George Jahad created HDDS-5877:
----------------------------------
Summary: listStatus() race condition when
OZONE_OM_ENABLE_FILESYSTEM_PATHS disabled
Key: HDDS-5877
URL: https://issues.apache.org/jira/browse/HDDS-5877
Project: Apache Ozone
Issue Type: Bug
Components: Ozone Filesystem
Reporter: George Jahad
Under certain circumstances, listStatus() fails to return an intermediate
directory if the key containing it hasn't yet been transferred from the cache
to the keyTable.
When commitKey() is called, a key is first written to the keyTableCache and
then to the keyTable when the double buffer is flushed.

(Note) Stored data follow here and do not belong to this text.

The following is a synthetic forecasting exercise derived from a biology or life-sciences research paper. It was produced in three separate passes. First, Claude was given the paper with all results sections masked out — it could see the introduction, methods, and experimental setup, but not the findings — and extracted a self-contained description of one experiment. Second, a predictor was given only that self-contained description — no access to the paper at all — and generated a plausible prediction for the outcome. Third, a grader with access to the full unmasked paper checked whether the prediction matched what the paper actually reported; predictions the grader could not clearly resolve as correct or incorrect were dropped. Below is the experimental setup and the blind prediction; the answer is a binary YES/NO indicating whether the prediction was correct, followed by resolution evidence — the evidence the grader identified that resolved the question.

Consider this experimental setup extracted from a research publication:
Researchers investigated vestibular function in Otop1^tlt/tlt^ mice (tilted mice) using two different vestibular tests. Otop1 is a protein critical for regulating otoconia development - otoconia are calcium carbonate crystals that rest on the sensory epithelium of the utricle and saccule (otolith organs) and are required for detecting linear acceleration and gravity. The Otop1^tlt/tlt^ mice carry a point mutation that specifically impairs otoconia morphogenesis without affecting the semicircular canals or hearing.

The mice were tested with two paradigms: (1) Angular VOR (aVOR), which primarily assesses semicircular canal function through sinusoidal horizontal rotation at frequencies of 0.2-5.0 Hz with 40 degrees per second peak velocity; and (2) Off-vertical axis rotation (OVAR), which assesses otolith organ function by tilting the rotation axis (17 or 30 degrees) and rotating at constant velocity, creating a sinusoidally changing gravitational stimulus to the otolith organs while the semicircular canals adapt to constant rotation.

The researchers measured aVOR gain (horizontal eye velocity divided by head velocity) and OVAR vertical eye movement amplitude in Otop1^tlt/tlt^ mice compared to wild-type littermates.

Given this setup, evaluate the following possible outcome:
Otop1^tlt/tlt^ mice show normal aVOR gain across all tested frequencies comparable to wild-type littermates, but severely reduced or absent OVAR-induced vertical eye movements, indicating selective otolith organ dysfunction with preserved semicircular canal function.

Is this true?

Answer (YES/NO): YES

If OZONE_OM_ENABLE_FILESYSTEM_PATHS is enabled, and the key has a
superdirectory, the superdirectory's are added to cache during the openKey()
call, here:
https://github.com/apache/ozone/blob/af5b48e4571e74fcad2e4546ff0efe79c3a96350/hadoop-ozone/ozone-manager/src/main/java/org/apache/hadoop/ozone/om/request/key/OMKeyCreateRequest.java#L270
If OZONE_OM_ENABLE_FILESYSTEM_PATHS is not enabled, the superdirectories are
not added to the cache. In addition, the cache search method in listStatus() is
written to skip any keys with an embedded "/" here,
https://github.com/apache/ozone/blob/af5b48e4571e74fcad2e4546ff0efe79c3a96350/hadoop-ozone/ozone-manager/src/main/java/org/apache/hadoop/ozone/om/KeyManagerImpl.java#L2285
So, if OZONE_OM_ENABLE_FILESYSTEM_PATHS is disabled, and a key with an embedded
"/" is commited, and it is still in the cache, listStatus() won't see it or
it's superdirectory.
Since the test passes once the key is in the table, it can be worked around by
sleeping/retrying, but probably listStatus() itself should be modified so a
read from the cache works the same as a read from the keyTable.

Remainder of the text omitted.